> **Work instruction**
Where a line in the listing below contains the word "Interpreter", copy that line.
--*--
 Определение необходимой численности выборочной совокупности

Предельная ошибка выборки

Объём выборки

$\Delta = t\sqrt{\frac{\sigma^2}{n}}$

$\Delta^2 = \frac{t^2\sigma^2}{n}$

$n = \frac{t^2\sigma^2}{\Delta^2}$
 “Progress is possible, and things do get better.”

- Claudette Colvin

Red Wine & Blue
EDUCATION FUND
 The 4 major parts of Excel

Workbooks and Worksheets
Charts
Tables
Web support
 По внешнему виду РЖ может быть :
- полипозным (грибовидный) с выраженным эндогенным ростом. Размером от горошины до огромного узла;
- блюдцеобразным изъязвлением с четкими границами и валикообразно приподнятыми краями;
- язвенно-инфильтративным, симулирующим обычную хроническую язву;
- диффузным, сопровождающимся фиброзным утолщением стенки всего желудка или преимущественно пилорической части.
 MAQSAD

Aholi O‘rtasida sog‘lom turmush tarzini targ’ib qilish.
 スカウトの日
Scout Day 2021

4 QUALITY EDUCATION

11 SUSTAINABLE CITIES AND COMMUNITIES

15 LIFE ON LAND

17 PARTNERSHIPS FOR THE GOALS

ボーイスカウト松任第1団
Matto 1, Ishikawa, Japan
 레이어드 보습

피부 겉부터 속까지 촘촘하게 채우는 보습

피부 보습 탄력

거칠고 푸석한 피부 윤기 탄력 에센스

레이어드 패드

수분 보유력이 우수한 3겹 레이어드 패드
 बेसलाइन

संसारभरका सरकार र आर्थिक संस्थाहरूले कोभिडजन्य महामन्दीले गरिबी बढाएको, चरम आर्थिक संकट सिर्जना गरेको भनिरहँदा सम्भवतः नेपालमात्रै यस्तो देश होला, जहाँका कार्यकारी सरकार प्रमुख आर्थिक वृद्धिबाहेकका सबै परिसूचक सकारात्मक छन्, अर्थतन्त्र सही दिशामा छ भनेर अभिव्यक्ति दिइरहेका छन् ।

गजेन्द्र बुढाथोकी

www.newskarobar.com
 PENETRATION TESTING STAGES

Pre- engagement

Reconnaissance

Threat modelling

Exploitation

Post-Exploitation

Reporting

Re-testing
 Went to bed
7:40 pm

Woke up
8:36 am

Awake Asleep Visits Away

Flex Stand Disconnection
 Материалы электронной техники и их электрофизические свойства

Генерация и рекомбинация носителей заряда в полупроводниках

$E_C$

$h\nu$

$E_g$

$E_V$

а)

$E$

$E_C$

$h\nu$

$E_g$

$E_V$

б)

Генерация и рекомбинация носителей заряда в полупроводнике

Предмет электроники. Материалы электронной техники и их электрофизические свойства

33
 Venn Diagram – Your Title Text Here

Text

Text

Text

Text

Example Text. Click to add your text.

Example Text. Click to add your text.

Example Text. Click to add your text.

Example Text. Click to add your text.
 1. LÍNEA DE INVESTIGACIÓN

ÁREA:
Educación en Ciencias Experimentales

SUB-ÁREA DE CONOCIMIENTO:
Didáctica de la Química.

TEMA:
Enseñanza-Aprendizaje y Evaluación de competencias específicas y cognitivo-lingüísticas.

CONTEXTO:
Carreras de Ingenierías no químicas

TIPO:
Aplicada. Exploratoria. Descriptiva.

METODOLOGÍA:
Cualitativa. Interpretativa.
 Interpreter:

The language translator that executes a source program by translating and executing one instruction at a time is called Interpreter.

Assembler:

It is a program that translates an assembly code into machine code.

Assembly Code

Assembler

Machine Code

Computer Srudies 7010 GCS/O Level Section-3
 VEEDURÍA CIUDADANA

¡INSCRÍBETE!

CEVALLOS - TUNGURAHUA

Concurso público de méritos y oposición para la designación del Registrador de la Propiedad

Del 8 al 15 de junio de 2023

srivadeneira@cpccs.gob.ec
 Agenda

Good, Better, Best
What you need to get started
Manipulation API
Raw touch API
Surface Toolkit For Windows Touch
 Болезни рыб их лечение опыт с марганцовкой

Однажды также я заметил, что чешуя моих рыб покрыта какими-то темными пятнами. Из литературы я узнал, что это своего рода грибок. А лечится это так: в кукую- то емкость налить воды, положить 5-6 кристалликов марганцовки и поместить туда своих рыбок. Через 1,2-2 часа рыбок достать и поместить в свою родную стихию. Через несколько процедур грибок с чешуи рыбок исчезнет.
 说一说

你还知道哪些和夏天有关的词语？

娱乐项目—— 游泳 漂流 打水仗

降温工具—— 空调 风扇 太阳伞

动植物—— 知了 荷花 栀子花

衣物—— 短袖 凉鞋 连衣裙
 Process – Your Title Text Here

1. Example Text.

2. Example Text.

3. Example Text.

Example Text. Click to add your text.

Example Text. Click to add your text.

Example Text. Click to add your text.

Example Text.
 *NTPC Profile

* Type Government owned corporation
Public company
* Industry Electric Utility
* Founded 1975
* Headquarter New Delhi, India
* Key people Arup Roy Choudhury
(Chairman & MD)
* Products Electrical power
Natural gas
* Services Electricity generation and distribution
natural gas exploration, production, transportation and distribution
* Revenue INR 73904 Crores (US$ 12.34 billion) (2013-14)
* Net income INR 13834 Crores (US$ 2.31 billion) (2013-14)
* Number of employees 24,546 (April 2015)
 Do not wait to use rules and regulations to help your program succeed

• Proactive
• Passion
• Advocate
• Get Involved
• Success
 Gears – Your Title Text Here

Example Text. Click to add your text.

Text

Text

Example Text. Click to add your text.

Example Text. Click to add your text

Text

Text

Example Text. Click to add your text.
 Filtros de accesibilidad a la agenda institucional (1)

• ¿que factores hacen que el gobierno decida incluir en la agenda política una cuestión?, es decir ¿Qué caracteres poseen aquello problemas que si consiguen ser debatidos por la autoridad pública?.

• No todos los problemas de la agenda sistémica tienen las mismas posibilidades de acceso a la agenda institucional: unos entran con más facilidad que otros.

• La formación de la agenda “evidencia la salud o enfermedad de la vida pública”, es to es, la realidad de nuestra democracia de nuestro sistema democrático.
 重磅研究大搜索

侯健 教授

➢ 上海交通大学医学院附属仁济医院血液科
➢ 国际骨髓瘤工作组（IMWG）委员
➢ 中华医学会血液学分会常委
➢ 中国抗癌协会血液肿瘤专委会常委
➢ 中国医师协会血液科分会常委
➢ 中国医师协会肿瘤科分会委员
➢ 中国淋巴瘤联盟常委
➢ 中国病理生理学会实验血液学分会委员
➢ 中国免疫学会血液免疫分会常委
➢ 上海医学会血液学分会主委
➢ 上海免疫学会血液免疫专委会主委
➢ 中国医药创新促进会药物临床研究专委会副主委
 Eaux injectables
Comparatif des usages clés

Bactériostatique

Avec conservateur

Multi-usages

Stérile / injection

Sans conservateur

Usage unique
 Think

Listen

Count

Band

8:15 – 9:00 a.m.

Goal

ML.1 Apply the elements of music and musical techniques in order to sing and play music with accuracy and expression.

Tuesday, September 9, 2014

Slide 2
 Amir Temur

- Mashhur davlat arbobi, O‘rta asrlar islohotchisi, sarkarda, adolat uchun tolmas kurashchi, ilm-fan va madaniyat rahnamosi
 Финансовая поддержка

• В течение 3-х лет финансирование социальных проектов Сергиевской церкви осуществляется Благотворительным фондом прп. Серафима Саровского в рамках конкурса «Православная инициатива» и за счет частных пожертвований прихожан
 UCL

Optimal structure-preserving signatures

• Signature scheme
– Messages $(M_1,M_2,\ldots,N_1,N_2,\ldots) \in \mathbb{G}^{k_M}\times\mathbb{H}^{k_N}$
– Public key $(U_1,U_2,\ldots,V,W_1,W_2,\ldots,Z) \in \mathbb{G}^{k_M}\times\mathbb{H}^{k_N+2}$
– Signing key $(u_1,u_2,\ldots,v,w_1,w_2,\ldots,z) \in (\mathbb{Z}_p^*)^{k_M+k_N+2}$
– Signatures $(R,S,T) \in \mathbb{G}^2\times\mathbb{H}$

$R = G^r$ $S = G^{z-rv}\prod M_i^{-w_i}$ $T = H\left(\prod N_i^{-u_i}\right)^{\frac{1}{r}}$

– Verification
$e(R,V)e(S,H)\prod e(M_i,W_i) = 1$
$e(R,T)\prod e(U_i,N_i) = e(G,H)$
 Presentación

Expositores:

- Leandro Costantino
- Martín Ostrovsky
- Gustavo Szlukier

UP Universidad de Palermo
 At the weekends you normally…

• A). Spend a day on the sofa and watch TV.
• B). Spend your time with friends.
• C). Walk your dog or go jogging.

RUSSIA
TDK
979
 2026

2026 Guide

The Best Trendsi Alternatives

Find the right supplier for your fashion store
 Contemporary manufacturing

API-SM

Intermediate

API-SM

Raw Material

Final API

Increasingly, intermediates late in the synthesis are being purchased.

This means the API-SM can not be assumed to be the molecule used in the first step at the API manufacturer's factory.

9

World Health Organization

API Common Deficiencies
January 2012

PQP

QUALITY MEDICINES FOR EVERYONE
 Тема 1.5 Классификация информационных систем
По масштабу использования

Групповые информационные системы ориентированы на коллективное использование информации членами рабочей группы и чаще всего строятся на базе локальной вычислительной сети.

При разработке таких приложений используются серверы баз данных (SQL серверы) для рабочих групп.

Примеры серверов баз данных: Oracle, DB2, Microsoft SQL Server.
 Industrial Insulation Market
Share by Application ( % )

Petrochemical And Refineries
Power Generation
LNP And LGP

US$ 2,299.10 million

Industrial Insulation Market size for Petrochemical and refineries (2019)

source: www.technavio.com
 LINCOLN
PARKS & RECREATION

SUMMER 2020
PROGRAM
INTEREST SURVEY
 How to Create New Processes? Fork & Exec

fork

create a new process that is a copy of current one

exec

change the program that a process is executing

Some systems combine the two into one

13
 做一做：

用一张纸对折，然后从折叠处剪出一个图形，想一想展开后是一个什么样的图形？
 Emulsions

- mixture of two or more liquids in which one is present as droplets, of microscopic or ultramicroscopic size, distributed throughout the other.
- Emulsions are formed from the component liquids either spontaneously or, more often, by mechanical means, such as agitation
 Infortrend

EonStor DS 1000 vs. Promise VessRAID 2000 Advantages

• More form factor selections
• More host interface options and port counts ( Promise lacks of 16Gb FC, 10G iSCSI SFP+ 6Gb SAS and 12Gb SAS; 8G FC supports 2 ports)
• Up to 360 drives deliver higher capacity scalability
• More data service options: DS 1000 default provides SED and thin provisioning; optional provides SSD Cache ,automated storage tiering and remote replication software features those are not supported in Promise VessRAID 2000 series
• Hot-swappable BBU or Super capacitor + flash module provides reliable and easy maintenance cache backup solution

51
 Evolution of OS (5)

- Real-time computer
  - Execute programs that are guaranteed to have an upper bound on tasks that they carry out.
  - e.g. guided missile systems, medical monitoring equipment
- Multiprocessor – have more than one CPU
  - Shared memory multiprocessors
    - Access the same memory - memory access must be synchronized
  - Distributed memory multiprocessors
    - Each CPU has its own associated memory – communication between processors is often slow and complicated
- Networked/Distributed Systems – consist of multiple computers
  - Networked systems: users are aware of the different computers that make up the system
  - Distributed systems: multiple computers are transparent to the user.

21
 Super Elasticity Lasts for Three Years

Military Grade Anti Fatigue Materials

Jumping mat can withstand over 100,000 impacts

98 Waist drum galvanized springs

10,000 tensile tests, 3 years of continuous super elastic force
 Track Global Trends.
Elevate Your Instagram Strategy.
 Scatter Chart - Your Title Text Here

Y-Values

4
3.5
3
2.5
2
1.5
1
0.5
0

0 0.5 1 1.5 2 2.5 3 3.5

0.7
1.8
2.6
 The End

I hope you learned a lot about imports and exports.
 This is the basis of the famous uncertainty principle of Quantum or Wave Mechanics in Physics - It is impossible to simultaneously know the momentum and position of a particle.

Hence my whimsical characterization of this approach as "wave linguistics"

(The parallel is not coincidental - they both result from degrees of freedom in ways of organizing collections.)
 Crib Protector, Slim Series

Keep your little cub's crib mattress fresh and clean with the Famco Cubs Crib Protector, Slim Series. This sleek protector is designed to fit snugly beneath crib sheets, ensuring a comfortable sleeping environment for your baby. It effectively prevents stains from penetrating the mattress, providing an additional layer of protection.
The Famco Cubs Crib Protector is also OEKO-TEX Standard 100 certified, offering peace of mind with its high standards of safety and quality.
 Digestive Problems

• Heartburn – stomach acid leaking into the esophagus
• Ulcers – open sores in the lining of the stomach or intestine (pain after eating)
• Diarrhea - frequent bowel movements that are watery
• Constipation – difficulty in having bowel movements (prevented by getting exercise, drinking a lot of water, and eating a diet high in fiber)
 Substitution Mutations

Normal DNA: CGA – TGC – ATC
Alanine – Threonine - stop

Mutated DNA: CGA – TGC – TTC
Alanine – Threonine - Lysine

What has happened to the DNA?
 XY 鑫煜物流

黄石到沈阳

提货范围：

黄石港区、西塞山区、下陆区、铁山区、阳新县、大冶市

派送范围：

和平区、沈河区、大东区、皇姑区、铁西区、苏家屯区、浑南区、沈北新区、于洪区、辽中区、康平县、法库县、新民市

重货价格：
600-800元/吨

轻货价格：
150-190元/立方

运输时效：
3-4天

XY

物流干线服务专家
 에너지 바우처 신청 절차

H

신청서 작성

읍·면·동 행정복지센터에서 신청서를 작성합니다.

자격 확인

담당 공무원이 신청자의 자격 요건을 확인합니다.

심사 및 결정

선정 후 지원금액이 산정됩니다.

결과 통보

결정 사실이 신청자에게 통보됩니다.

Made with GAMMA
--*--
> **Solution below**
 Interpreter:
The language translator that executes a source program by translating and executing one instruction at a time is called Interpreter.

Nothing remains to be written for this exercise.